Everytime I change the water in my 40 gl tank... at least two or three fish die. I dont know what I am doing wrong. Does anyone know what i could be doing to cause this. I am putting the chlorine remover in it. Just dont understand. :-(


----------



## aunt kymmie (Jun 2, 2008)

Which water conditioner are you using, how much water are you changing out each time, and are you careful to match the new incoming water temperature with the current water temp in the tank?


----------



## kitten_penang (Mar 26, 2008)

what fish are you keeping anyway?


----------



## nachole09 (Aug 10, 2010)

I did about 50% of the water today, i usually do about 30% of the water... but havent done it a couple days, so i decided to do a bigger one today. I have 4 tetras, 3 rasboras, 1 molly, 2 platys, and 4 guppys, oh and a catfish. An albino one. I usually refill the tank with the water hose... so its usually about the same temp, maybe a tad less then the tank.


----------



## aunt kymmie (Jun 2, 2008)

What brand of water conditioner are you using?


----------



## Inga (Jun 8, 2010)

Is the hose hooked up to your sink or at least a faucet that you can adjust the water temps? If you are all of a sudden adding cold water to the tank that could be why your fish are dying on you. Their body's cannot adjust to temperature changes so fast like that.

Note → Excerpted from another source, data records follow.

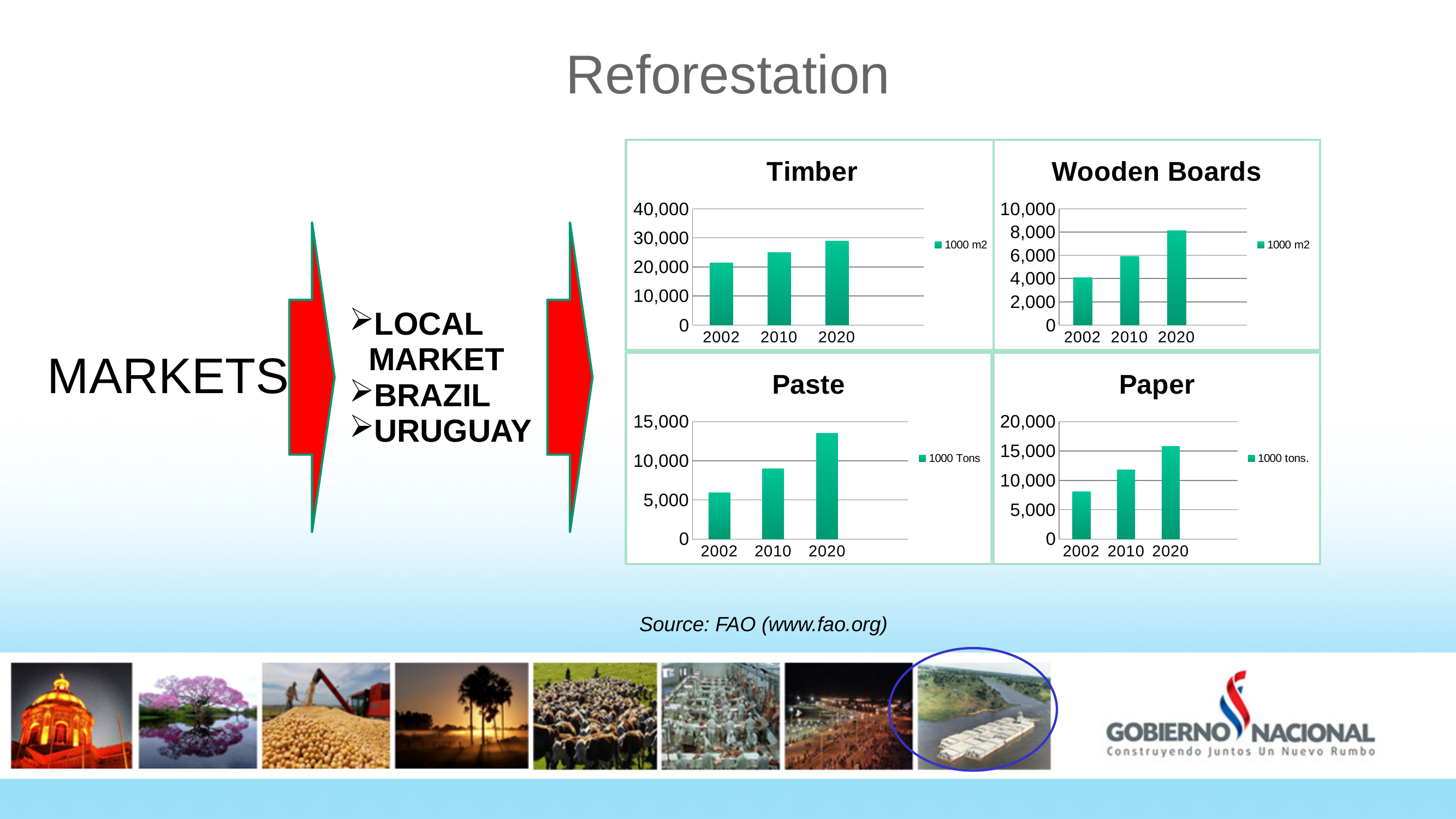
How many years are shown on the x axis of the Paste chart? 3 In the Paper chart, is the value for 2002 greater or less than 10,000? less What type of chart is the Wooden Boards chart? bar chart In the Paste chart, is the value for 2020 greater or less than 10,000? greater How many series does the legend of the Timber chart list? 1 What unit does the legend of the Paste chart show? 1000 Tons In the Paper chart, do the values rise or fall from 2002 to 2020? rise In the Wooden Boards chart, is the value for 2020 greater or less than 6,000? greater In the Paste chart, which is larger, the value for 2002 or the value for 2010? 2010 In the Wooden Boards chart, which year has the lowest value? 2002 In the Timber chart, which year has the highest value? 2020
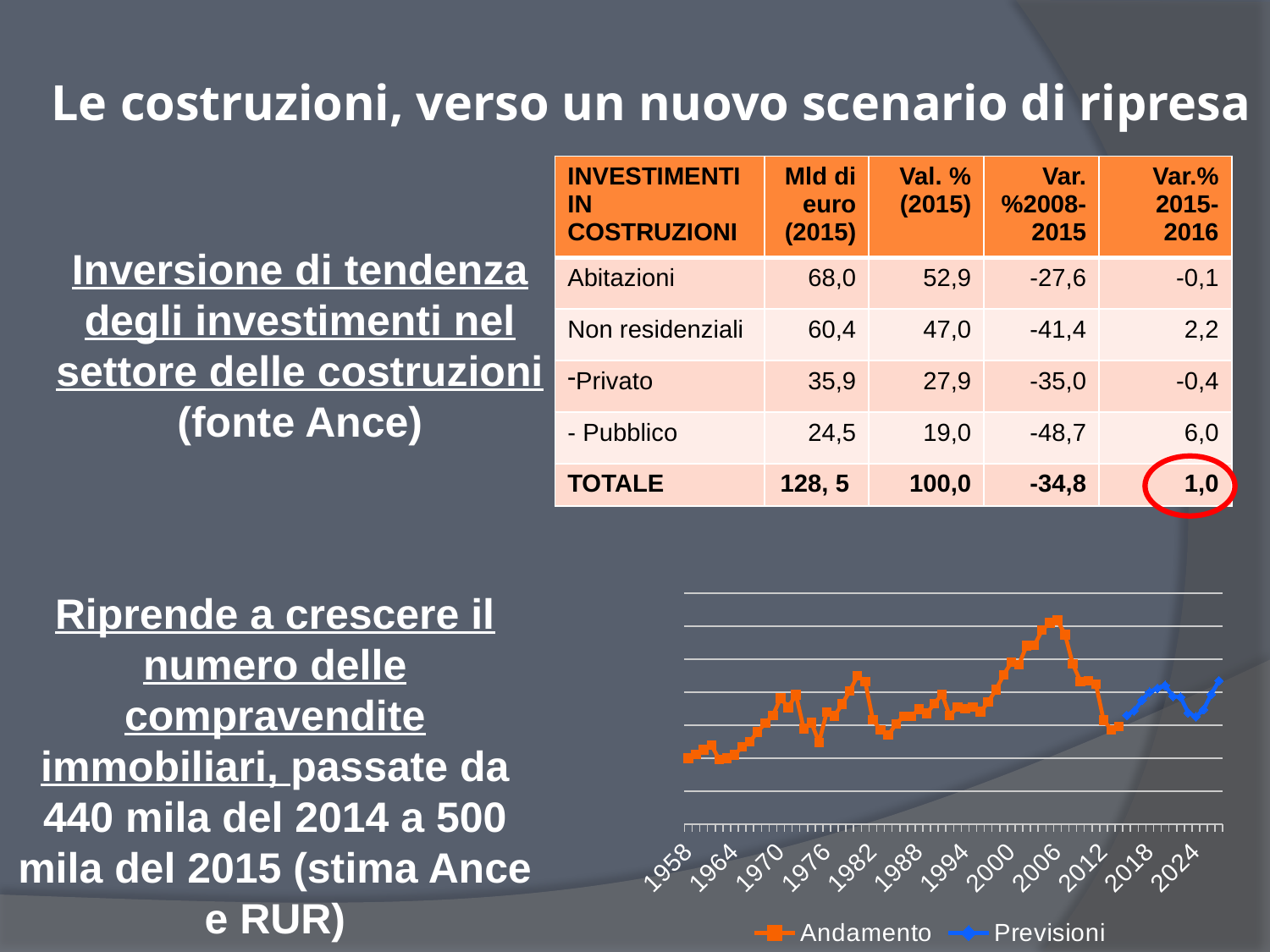
What is the first year label on the x axis of the line chart? 1958 How many series does the legend of the line chart list? 2 In the line chart, does the Andamento series rise or fall between 2006 and 2012? Fall What are the two series named in the legend of the line chart? Andamento and Previsioni What is the last year label on the x axis of the line chart? 2024 What kind of chart is shown at the bottom right of the slide? Line chart In the line chart, which colour is used for the Previsioni series? Blue In the line chart, is the Andamento series higher around 2006 or around 1982? Around 2006 In the line chart, does the Andamento series end (around 2015) higher or lower than it starts (around 1958)? Higher In the line chart, does the Previsioni series overall rise or fall from its start to its end? Rise How many year labels are shown on the x axis of the line chart? 12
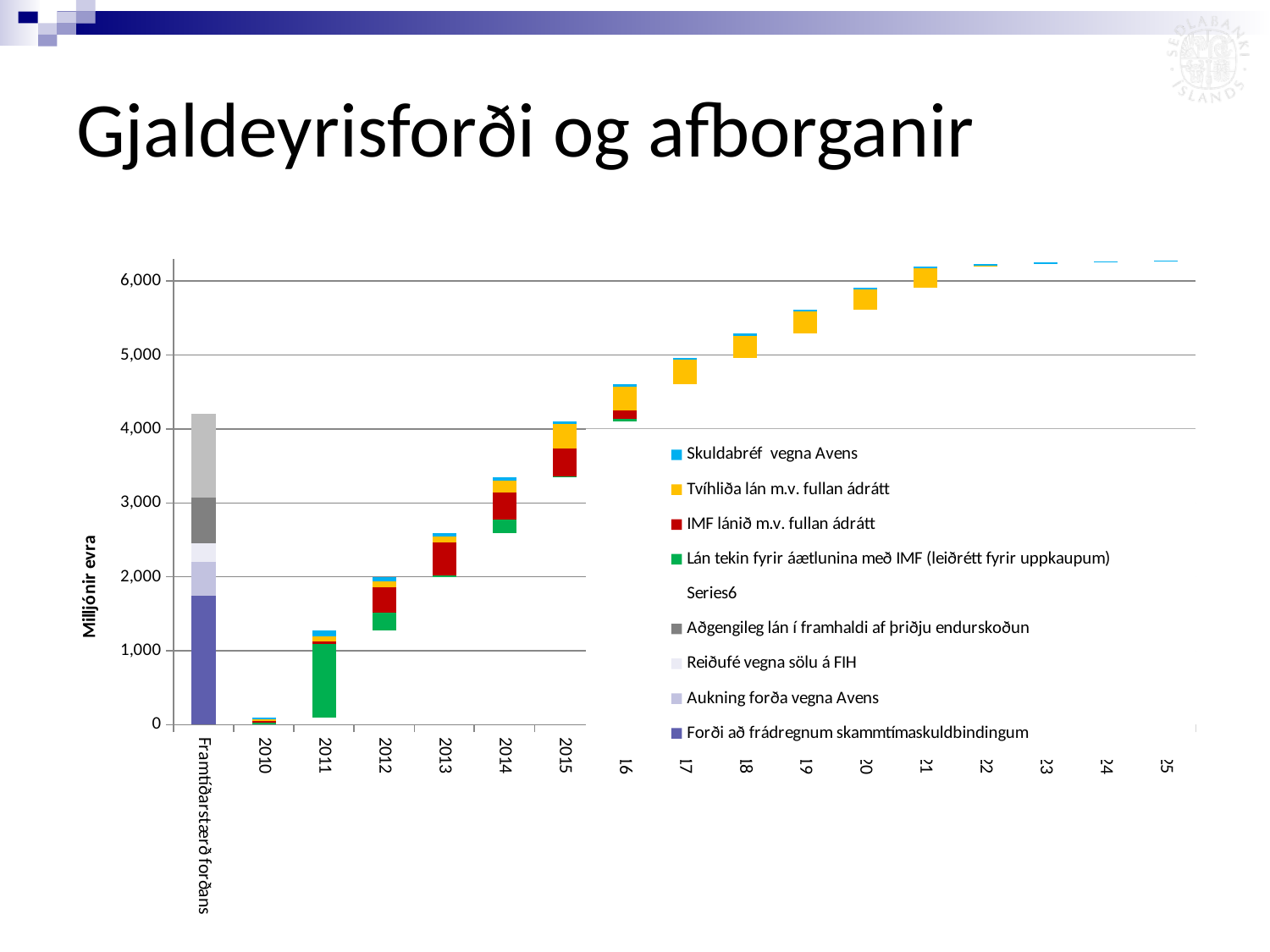
What kind of chart is shown on the slide? bar chart How many series does the legend list? 9 What is the title of the y axis? Milljónir evra Do the floating bars rise or fall along the x axis from 2010 to 25? rise Is the value for 2010 greater or less than 1,000? less Is the top of the bar for 2014 greater or less than 3,000? greater Is the top of the bar for Framtíðarstærð forðans greater or less than 3,000? greater Which bar is taller, 2010 or 2011? 2011 Which legend entry is shown in red? IMF lánið m.v. fullan ádrátt How many categories are shown along the x axis? 17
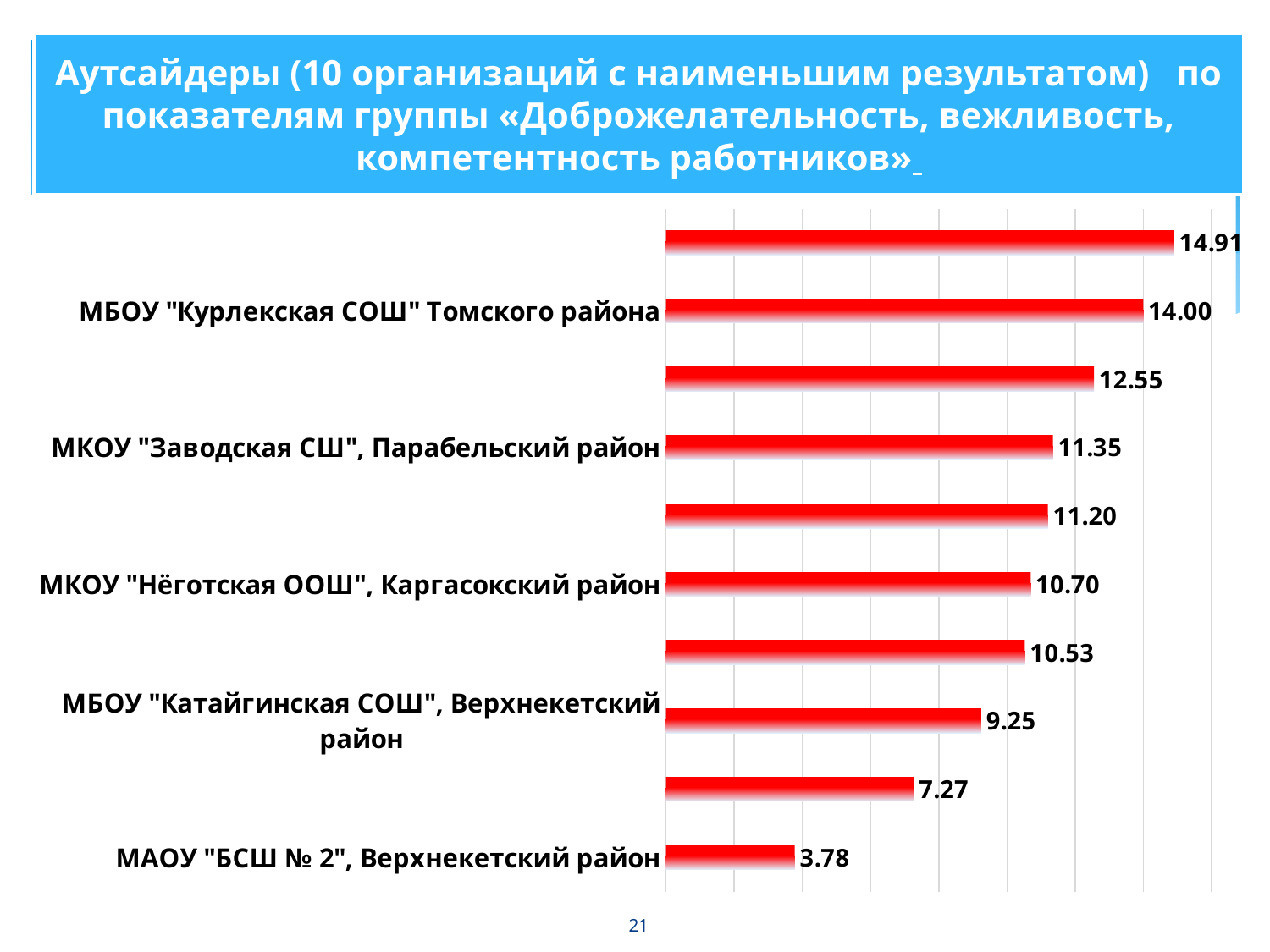
What is the value for МКОУ "Нёготская ООШ", Каргасокский район? 10.70 What is the difference between the values for МБОУ "Курлекская СОШ" Томского района and МАОУ "БСШ № 2", Верхнекетский район? 10.22 What is the value for МАОУ "БСШ № 2", Верхнекетский район? 3.78 What is the value for МБОУ "Курлекская СОШ" Томского района? 14.00 What kind of chart is shown on the slide? Bar chart What is the highest value shown on the chart? 14.91 What is the value for МКОУ "Заводская СШ", Парабельский район? 11.35 What colour are the bars on the chart? Red Which has a larger value: МКОУ "Заводская СШ", Парабельский район or МБОУ "Катайгинская СОШ", Верхнекетский район? МКОУ "Заводская СШ", Парабельский район What is the value for МБОУ "Катайгинская СОШ", Верхнекетский район? 9.25 How many bars are plotted on the chart? 10 Which organisation has the lowest value on the chart? МАОУ "БСШ № 2", Верхнекетский район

Also, if you are not adding a water conditioner like Prime each and every time you do a water change, that could be killing your fish. The Ammonia, Chlorine in the water needs the conditioner to take it out.

How many fish have you lost?


----------



## Byron (Mar 7, 2009)

All points raised by previous members are correct. The questions they posted need answering. But also, there can be an issue with pH (and less hardness). Do you know the pH of your tap water, and your tank (they may not be the same)?


----------



## nachole09 (Aug 10, 2010)

Its some thio that my dad made up, he has been using with his water changes, im just going to pick up some prime today. Not sure about the water hardness, my dad will be checking the ph in my tap water today. He said the same thing yesterday. Thanks for the help. No the water hose isnt able to hook up to the sink faucet, from now on ill just get it out of the faucet or tub and put into a bucket ive been using only for fish. Thanks everyone, ive lost about six fish in two days  Im taking my water in the tank to get checked today.


----------



## kitten_penang (Mar 26, 2008)

so sorry on your loss =( hope you got the answers you were looking for


----------